#### Textauszug:
Annegret Kramp-Karrenbauer vor dem Stockacher Narrengericht (Foto: picture-alliance / Reportdienste, Patrick Seeger)
Annegret Kramp-Karrenbauer stellte sich 2019 dem Narrengericht. Sie wurde wegen "Entmannung der CDU" verurteilt. Außerdem habe sie die Wahl um den CDU-Vorsitz nur mit Hilfe der Jungen Union gewonnen. Das deuteten die Richter als "Thronraub durch Verführung Minderjähriger". Als Strafe musste sie 3 Eimer Wein à 60 Liter entrichten.
Thomas Strobl vor dem Stockacher Narrengericht (Foto: picture-alliance / Reportdienste, Patrick Seeger)
„Frauen an die Macht, auch in der Fastnacht“, das forderte Thomas Strobel 2018. Das Publikum im Saal war begeistert. Letztlich wurde der CDU-Politik jedoch wegen seiner Allmachtsphantasien schuldig gesprochen. Bei der Strafe ließen die Richter Gnade walten. Statt sechs Eimer à 60 Liter Wein, musste er nur sechs Eimer zu 41 Liter abliefern.

#### Zu erledigen:
- a) Nenne alle Wendungen, die im Text zum Stockacher Narrengericht in Anführungszeichen stehen.
- b) Schreib den Text zum Stockacher Narrengericht nach seinem letzten Satz weiter.

#### Datenauszug:
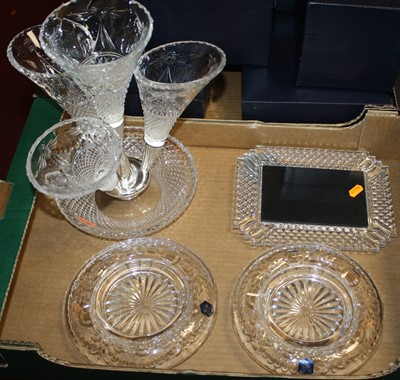 Lot 603 - A collection of Stuart Crystal to include a...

#### Gelöste Aufgaben:
- a)
- „Entmannung der CDU“
- „Thronraub durch Verführung Minderjähriger“
- „Frauen an die Macht, auch in der Fastnacht“

- b)
Malu Dreyer vor dem Stockacher Narrengericht (Foto: picture-alliance / Reportdienste, Patrick Seeger)
Die rheinland-pfälzische Ministerpräsidentin war im Februar vom Narrengericht im baden-württembergischen Stockach zur Zahlung des Strafweins verdonnert worden. Dreyer war von den Narren aus dem Kreis Konstanz in zwei von drei Anklagepunkten für schuldig befunden worden: Sie hatten ihr "wissentliche Karnevalisierung der Landespolitik" sowie einen Verrat am angeblichen Grundkonsens der SPD vorgeworfen, wonach sich Wahlsiege nicht gehören würden. Dreyer hatte 2016 die Landtagswahl in Rheinland-Pfalz gewonnen.
Peter Altmaier vor dem Stockacher Narrengericht (Foto: picture-alliance / Reportdienste, Patrick Seeger)
Peter Altmaier (CDU), Chef des Bundeskanzleramts, kam 2015 mit einer vergleichsweise milden Strafe davon. Er wurde zur Zahlung von einem Eimer Wein verurteilt. Schuldig gemacht hatte er sich der Schweigsamkeit.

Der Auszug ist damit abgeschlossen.